We are each designed for a unique and divine purpose. Live yours!

Friday, September 26, 2008

Learning to Be Grateful for Everything

This post was actually part of a journal entry I tacked on to the end of one that wasn't nearly as hopeful and full of promise. The original post was made right after we had received a long-overdue, much needed and desired diagnosis for our 20-year old son. I was pretty angry, sad, disappointed and full of self-recrimination for not have been able to "make" it all happen sooner. Later and since that time, I have grown tremendously in my wisdom -- and certainly in my faith as God reveals to me more and more about Himself and opens my mind to His thoughts.

Philippians 6-7 "Don’t worry about anything; instead, pray about everything. Tell God what you need, and thank him for all he has done. Then you will experience God’s peace, which exceeds anything we can understand. His peace will guard your hearts and minds as you live in Christ Jesus."

A couple of weeks ago in Sunday School we read and talked about 1 Samuel 1-4. The lesson I gleaned from the Scripture was that God will determine failure and defeat or victory and success. God decides the who and the when, the how and everything in between. Not man. Not me! God. We may think we’ve come out ahead in any given situation, but God may have planned it that way or we may feel defeated and God planned that too. God will use even that defeat and the lessons learned from it and the living through it to minister to his world—as He sees fit.

It really resonated for me, as I’ve struggled through these last few months. God had the plan for our son all worked out. I don’t need to expend energy worrying about what has happened or hasn’t happened in the past. God’s got it all together. He’s in charge.

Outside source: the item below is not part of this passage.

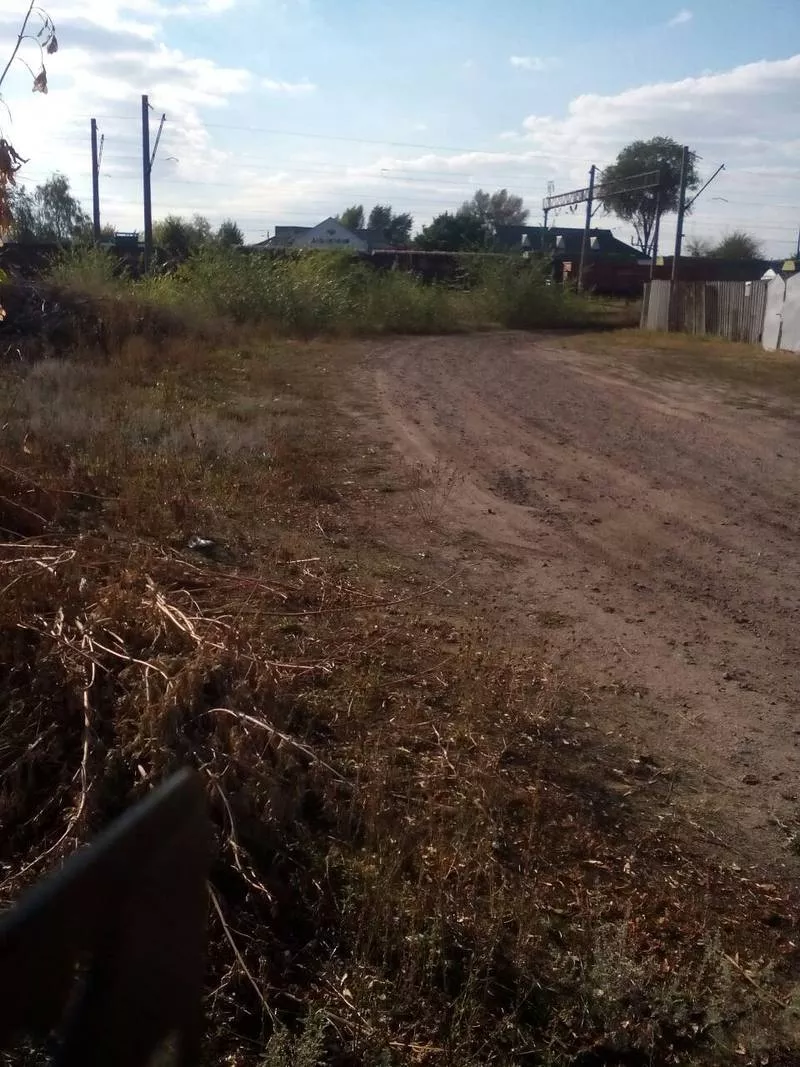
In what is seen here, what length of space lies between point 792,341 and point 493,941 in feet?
78.6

Last night I got to thinking about Job. The blessings he received at the end of his life didn’t diminish his tremendous loss early on. His grief didn’t go away because he got another family and success after he lost everything. Those feelings were always with him, until the end of his days—that “yuckiness” probably crept up on him less and less frequently as time passed though. As his family grew and his wealth increased, his success and joy expanded and multiplied, that yuckiness probably only popped up occasionally as a fleeting memory.

I think he was probably grateful for it in the end, because by losing everything, he learned to be grateful for everything. I'm learning that lesson too. I hope I don't have to experience the tragedies that Job endured before I really figure it out!